I’m fortunate to have a job where I work with teachers who teach children with an Autism Spectrum Disorder (ASD) and with the students themselves. I have a teacher’s empathetic ear to my own ups and downs of living on the Spectrum. The students with ASD are my fellow Spectrum travelers. Helping students whether they are in general or special education is therapeutic. The icing on the cake is I earn a paycheck and receive therapy at the same time.
It is always a treat to have an assignment at the school where I initially suspected I had ASD. The specific behavior of one of the students was the light bulb that led me to my diagnosis near the end of 2016. Seeing her reminds me of the impact she unknowingly had on me. She can’t hold a conversation but she does know me by sight. To say she is special is an understatement.
One of my assignments at this school took me from classroom to classroom working with special ed students who attend general ed classrooms. I spent a little time with a 4th grader who needed assistance with getting around. She can’t use stairs and so one of my chores was to escort her up and down the elevator. She is so determined to be independent! I think she could have operated the elevator with her eyes closed since she has to use it so much.

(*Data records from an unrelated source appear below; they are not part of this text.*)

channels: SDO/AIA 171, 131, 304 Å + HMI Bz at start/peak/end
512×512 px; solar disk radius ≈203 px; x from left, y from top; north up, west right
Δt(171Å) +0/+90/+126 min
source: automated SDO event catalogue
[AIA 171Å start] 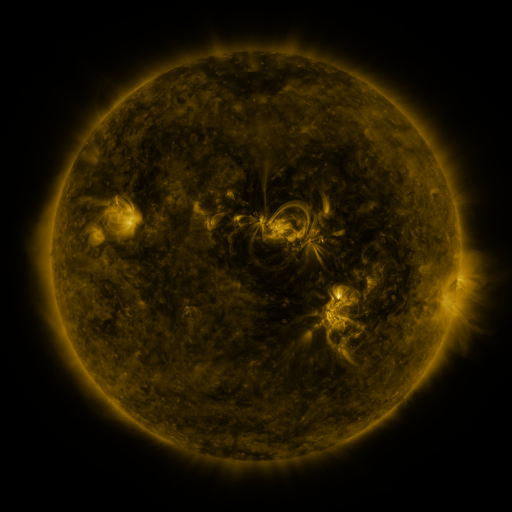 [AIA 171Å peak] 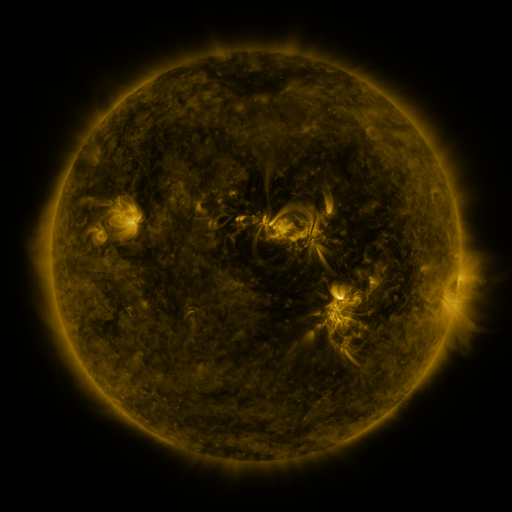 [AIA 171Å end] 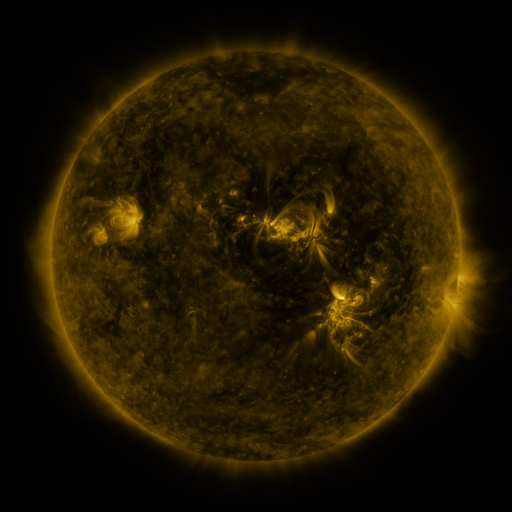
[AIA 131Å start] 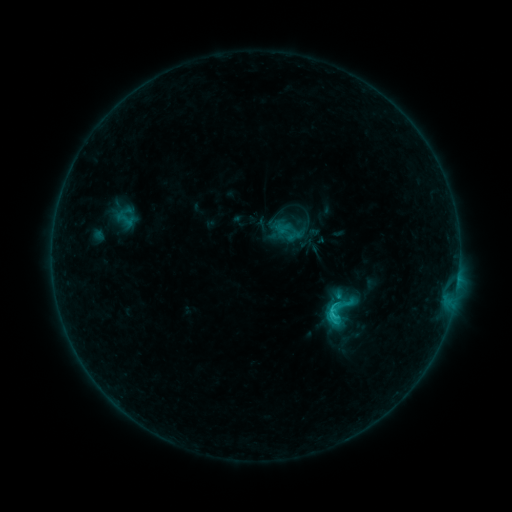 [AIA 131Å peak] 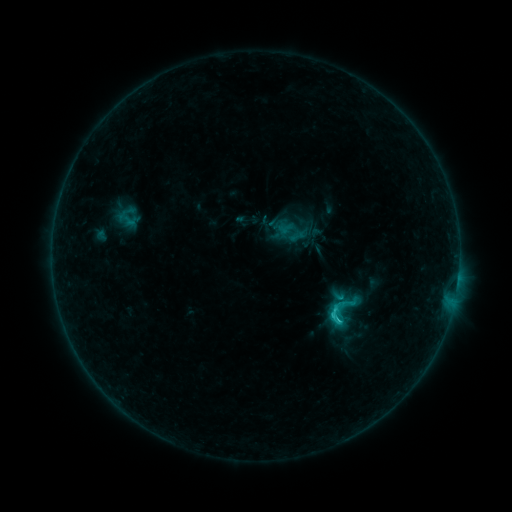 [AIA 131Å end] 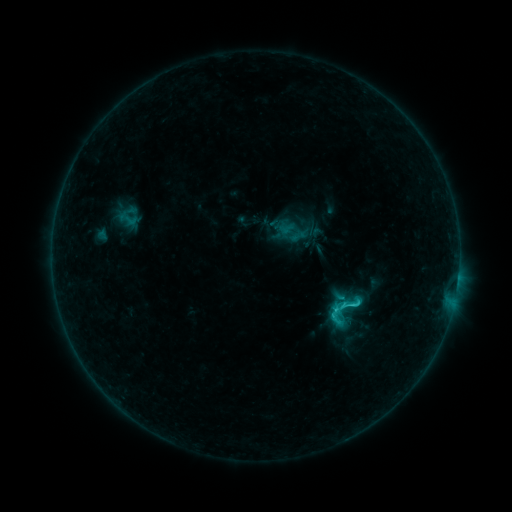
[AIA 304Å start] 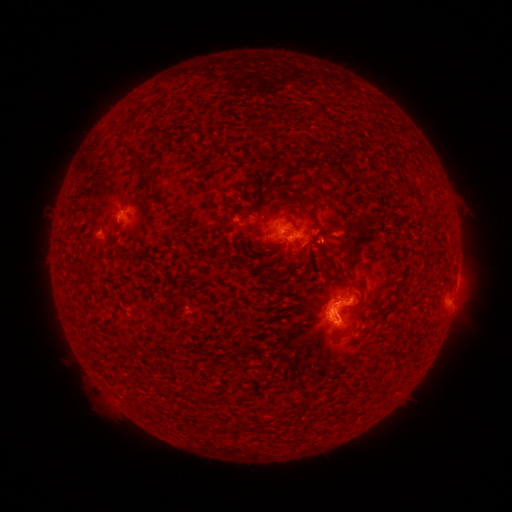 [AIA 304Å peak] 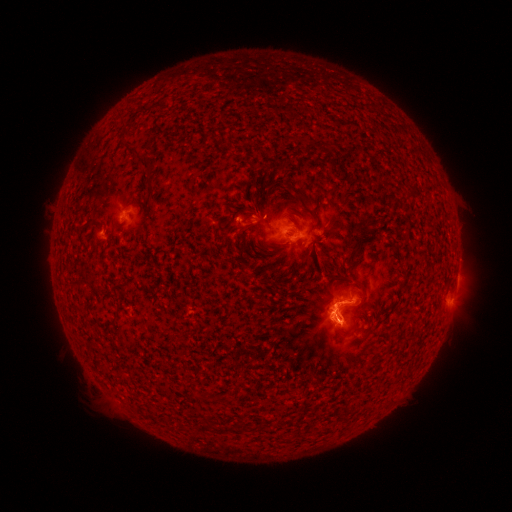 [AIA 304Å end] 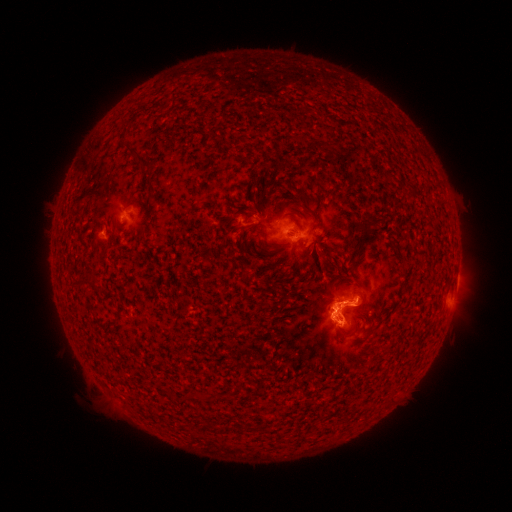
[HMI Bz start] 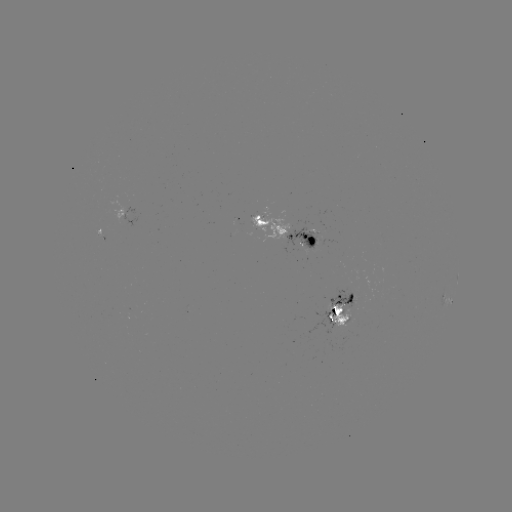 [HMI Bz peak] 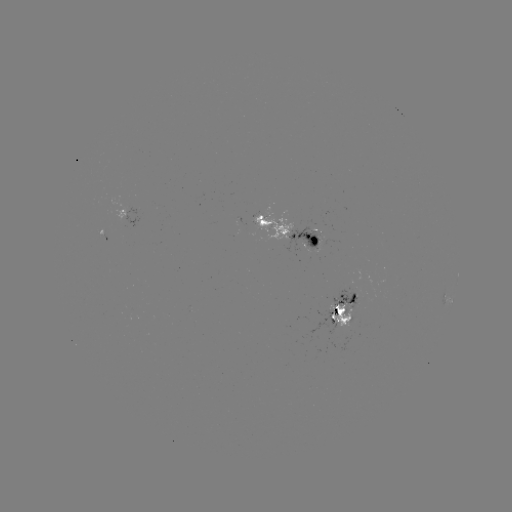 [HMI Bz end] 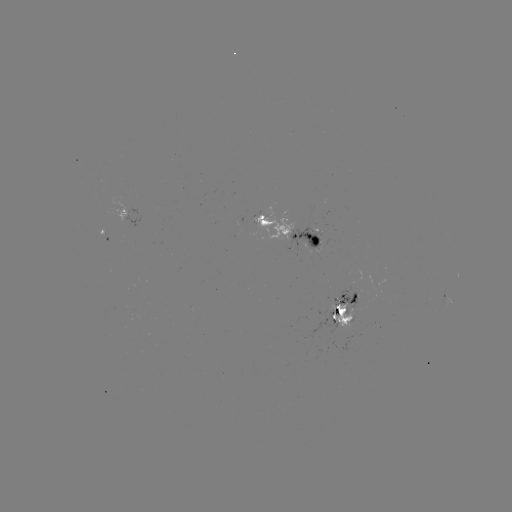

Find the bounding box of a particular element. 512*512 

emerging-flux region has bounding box [251, 207, 294, 242].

One of the staff has the job of taking special ed students out of their classroom and holding one-on-one or small group sessions. We had a couple of conversations about ASD since her son was diagnosed at a young age of having ASD. I told her of my own ASD behaviors/obsessions and I didn’t tell her anything that surprised her. My behavior and that of her son was more alike than different. She cited examples of her son’s traits/obsessions and it sounded all so familiar. I was uplifted by this conversation. I could talk to this lady for hours but when it was time to sign out and go home, I did since I had to stick to my routine. The teacher did say something that I took with me and inscribed in my heart:
“I have the perspective of a parent with a child who has Asperger’s. I have the perspective of a sibling who grew up with a brother who has severe Autism. I teach children who are on the Spectrum. But you have a bigger perspective. It is your life!”
I understood what the teacher said about it being my life. It affects every aspect of it. If I could somehow even for a short time separate myself from my ASD, I don’t know who I’d be but it sure wouldn’t be me.